AI/Machine Learning with confidence in Drug Discovery

This project aims at developing computational methods, tools and AI models to aid the drug discovery process. We primarily focus on ligand-based methods such as structure-activity relationships (SAR or QSAR). A special emphasis is on achieving a valid measure of confidence in predictions, and we apply Conformal Prediction methodology to this end. In order to analyze large-scale data we make use of modern e-infrastructure such as high-performance computing clusters, cloud computing resources, containerized microservice environments such as Kubernetes, and data analytics platforms such as Apache Spark.

Conformal Prediction

Conformal Prediction (CP) provides a layer on top of existing machine learning methods and produces valid prediction regions for test objects. This contrasts to standard machine learning that delivers point estimates. In CP a prediction region contains the true value with probability equal to 1 − ϵ, where ϵ is the selected confidence level. Such a prediction region can be obtained under the assumption that the observed data is exchangeable. An important consequence is that the size of this region directly relates to the strangeness of the test example, and is an alternative to the concept of a model’s applicability domain.

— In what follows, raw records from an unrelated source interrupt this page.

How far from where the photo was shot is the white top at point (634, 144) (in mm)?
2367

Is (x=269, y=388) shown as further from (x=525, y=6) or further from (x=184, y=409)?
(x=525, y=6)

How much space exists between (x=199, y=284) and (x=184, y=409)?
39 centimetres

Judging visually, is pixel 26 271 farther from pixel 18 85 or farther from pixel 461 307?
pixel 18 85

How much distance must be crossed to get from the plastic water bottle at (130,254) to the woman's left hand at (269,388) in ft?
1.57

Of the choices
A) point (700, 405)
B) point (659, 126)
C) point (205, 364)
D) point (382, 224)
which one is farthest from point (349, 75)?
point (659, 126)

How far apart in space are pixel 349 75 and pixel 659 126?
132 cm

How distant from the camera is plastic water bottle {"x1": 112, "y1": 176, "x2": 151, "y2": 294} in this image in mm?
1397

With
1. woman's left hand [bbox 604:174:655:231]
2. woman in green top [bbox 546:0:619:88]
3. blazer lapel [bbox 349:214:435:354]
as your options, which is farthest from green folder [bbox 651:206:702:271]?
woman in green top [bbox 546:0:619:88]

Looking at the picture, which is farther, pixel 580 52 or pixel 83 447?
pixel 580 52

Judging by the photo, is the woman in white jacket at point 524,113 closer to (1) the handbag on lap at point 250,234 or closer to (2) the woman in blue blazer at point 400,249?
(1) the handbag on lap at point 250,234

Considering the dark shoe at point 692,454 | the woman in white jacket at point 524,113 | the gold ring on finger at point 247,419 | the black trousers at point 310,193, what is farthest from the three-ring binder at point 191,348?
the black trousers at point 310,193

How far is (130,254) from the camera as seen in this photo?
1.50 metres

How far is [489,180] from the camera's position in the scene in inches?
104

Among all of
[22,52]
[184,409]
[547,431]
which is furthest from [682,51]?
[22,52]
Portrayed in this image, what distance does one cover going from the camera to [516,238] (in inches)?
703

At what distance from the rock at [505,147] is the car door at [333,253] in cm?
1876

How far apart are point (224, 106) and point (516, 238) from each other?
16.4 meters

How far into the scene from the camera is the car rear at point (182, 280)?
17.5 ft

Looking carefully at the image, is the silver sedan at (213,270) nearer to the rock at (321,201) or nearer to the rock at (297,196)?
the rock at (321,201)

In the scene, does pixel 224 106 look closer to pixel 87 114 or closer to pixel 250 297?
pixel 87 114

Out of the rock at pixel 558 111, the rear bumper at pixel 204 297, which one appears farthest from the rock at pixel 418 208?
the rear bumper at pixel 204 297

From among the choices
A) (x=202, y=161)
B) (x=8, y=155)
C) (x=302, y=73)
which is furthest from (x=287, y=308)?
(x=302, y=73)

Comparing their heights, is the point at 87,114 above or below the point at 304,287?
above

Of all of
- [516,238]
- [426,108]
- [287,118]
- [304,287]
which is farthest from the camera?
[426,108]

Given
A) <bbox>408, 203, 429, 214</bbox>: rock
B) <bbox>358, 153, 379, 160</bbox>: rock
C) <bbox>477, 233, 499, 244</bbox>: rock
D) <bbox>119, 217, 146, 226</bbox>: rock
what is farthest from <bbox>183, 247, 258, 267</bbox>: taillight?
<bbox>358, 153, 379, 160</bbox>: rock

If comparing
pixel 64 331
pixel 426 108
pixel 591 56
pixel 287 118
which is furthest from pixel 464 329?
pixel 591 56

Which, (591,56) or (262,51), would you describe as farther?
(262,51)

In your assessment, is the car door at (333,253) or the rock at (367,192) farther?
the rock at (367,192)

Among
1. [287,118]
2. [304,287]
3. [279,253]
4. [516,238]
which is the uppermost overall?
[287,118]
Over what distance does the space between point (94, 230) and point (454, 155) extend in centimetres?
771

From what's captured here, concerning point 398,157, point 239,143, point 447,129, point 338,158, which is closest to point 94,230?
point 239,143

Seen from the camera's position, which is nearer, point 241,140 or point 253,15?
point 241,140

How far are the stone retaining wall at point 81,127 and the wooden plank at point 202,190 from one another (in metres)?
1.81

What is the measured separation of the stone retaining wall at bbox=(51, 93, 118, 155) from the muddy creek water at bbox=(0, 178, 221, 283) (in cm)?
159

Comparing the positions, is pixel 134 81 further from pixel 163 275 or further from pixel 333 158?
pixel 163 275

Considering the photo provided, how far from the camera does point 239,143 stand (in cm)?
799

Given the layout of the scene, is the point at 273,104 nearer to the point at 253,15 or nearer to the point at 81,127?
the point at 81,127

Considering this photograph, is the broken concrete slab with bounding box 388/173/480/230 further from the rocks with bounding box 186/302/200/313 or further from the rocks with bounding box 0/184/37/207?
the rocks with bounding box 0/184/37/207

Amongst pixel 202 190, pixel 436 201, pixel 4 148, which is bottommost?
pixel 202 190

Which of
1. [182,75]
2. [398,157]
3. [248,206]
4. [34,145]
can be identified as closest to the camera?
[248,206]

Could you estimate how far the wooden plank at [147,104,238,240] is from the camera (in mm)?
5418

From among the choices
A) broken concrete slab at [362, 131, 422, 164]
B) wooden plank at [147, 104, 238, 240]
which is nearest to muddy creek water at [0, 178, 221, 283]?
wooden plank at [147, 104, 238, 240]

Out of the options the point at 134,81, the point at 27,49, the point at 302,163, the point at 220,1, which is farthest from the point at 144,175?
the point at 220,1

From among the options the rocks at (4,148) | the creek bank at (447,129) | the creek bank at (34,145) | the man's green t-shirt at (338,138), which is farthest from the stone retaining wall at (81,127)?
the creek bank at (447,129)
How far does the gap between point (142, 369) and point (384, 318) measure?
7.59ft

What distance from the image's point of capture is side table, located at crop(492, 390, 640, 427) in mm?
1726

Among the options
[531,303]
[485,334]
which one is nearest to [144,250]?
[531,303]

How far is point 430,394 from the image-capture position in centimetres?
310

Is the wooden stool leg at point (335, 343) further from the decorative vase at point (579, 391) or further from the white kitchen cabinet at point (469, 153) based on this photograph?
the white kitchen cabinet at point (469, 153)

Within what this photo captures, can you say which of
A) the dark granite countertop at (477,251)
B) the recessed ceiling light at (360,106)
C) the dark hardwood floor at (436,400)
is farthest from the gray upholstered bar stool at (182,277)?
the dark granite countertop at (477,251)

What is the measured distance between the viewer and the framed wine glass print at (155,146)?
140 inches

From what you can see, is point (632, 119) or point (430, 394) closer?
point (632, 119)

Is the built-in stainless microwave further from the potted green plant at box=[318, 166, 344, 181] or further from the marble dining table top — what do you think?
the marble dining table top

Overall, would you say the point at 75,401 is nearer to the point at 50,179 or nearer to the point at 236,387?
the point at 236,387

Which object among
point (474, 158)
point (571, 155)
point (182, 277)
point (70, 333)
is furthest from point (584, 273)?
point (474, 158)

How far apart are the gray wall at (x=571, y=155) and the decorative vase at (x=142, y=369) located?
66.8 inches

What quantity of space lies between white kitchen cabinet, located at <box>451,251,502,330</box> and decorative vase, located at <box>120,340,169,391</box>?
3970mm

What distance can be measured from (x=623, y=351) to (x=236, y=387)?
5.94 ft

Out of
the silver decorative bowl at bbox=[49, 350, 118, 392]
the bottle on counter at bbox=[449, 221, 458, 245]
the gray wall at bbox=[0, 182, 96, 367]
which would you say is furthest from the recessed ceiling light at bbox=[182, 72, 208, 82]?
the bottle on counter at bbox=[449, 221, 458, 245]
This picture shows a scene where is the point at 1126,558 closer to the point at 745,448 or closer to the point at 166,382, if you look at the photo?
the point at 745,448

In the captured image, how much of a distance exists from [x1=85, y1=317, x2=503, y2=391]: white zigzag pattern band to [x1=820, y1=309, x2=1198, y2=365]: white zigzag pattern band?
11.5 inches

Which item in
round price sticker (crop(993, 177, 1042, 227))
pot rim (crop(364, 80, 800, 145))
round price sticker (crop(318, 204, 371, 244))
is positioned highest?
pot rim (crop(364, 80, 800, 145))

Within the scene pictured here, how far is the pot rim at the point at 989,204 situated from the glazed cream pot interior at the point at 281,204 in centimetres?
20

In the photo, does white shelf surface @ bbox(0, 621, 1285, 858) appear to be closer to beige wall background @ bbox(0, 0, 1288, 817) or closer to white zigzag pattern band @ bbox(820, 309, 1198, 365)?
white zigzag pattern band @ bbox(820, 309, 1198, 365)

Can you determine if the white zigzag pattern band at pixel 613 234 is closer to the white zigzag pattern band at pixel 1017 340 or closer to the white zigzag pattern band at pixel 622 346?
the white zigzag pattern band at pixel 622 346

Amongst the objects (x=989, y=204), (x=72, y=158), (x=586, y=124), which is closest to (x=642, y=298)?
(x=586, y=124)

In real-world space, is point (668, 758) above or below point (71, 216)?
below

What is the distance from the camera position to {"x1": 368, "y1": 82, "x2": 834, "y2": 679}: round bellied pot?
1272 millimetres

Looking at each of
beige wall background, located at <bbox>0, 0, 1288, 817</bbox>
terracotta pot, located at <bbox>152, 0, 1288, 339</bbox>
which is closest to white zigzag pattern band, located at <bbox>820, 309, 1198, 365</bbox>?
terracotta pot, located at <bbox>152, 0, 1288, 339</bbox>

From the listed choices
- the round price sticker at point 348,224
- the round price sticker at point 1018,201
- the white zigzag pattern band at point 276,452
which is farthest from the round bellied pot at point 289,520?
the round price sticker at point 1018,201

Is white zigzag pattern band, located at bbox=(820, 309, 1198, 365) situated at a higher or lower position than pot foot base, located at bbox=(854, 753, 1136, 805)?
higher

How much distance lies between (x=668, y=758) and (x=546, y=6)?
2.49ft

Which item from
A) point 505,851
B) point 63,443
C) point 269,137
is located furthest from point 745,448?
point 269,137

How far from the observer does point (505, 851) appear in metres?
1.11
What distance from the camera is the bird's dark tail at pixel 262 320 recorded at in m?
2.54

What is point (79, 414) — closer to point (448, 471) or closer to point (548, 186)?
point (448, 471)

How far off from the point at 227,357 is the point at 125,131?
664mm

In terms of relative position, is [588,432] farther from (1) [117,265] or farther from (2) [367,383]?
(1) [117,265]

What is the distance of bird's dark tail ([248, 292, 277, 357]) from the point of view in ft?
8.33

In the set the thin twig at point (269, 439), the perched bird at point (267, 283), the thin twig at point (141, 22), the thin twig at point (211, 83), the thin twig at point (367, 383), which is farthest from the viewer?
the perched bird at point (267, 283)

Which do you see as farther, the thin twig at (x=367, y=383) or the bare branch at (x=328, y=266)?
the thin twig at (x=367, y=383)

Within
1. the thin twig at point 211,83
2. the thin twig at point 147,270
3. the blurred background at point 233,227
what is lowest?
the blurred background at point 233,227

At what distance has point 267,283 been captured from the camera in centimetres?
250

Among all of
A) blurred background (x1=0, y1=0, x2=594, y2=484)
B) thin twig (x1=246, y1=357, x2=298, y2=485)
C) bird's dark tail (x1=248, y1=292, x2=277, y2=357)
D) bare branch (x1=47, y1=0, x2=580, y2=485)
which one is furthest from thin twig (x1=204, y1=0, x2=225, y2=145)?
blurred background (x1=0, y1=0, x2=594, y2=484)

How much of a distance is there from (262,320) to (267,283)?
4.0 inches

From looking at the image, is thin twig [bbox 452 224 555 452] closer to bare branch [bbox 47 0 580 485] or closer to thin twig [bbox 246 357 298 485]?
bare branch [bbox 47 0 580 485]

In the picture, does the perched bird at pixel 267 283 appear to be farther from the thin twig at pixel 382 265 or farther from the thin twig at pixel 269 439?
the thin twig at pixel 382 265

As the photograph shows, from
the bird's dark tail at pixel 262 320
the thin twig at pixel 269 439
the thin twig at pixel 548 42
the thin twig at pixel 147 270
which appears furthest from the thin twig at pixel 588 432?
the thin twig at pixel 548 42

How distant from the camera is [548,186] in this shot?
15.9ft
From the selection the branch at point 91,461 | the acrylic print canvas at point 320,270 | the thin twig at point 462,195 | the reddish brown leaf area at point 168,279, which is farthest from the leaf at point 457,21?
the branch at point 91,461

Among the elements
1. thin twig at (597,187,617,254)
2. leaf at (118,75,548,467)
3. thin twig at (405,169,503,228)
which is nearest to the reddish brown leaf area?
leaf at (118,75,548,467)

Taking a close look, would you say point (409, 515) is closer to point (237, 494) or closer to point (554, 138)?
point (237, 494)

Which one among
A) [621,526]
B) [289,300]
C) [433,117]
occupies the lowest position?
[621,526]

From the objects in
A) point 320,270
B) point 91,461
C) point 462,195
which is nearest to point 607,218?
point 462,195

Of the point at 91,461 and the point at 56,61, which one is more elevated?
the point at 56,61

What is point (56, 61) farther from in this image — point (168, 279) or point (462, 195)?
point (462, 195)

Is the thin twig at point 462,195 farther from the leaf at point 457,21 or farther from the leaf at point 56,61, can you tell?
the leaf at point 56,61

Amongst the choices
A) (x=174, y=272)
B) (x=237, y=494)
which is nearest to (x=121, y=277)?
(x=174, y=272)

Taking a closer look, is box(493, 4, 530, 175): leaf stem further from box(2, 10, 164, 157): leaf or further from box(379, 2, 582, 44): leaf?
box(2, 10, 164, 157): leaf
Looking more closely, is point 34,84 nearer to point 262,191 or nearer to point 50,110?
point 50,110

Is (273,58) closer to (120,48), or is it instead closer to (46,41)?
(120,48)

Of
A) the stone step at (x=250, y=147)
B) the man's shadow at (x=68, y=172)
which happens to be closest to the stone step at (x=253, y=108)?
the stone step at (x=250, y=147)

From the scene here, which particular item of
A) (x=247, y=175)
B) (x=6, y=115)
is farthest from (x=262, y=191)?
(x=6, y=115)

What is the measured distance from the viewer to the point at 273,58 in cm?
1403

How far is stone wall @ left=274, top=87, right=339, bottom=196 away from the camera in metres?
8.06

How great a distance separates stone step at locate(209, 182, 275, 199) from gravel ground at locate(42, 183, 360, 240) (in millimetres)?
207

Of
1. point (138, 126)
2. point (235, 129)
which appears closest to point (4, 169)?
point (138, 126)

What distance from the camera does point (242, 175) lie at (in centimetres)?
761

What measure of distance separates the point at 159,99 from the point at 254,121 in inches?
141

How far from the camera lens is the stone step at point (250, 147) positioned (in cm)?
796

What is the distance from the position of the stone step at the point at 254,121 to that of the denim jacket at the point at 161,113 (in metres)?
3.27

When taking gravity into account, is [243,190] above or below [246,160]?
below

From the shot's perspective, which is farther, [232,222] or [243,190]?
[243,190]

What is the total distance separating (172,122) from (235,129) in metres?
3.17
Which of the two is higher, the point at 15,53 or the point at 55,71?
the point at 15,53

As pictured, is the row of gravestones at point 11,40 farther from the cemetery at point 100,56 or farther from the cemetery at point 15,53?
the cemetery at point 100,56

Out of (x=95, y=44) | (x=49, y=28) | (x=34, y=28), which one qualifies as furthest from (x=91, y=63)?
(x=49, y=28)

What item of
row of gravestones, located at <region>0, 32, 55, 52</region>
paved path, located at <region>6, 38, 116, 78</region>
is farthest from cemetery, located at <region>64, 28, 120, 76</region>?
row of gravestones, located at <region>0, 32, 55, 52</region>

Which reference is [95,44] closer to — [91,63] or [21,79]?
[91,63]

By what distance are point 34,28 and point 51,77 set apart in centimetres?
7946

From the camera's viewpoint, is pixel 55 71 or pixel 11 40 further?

Left: Table of LogD prediction for omeprazol at different confidence levels using conformal prediction methodology. At confidence 0 the algorithm gives a single point and then as the confidence is increased, so is the interval. The only way to safely guarantee a correct prediction, i.e., confidence 1, is to provide an infinitely large interval. Right: Highlighting of atom contributions contributing to a prediction, where red color means contributing positively to the contribution, and blue negative contribution. Figure adapted from Alvarsson et al., J Pharm Sci 2020.

Large-scale AI modeling with workflows

Predictive modelling in drug discovery is challenging to automate as it often contains multiple analysis steps and might involve cross-validation and parameter tuning that create complex dependencies between tasks. With large-scale data or when using computationally demanding modelling methods, e-infrastructures such as high-performance or cloud computing are required, adding to the existing challenges of fault-tolerant automation. Workflow management systems can aid in many of these challenges.

We use and develop scientific workflow systems such as SciLuigi, SciPipe, and Pachyderm to automate and streamline analysis, especially for AI/ML in drug discovery. We also make use of modern e-infrastructure such as cloud computing, microservices, and containers.

Figure: Example of a dynamic workflow for machine learning. Figure from Lampa et al., Gigascience. 8, 5 (2019)..

Site-of-metabolism prediction

This project aims at developing methods for predicting site-of-metabolism and metabolites based on chemical structure. Using data mining techniques we have developed the tools MetaPrint2D and MetPred for site-of-metabolism prediction. The project aims at improving these models and also to predict putative metabolites. The work is carried out in collaboration with AstraZeneca R&D.

Figure: Prediction of site-of-metabolism with the MetaPrint2D method in Bioclipse.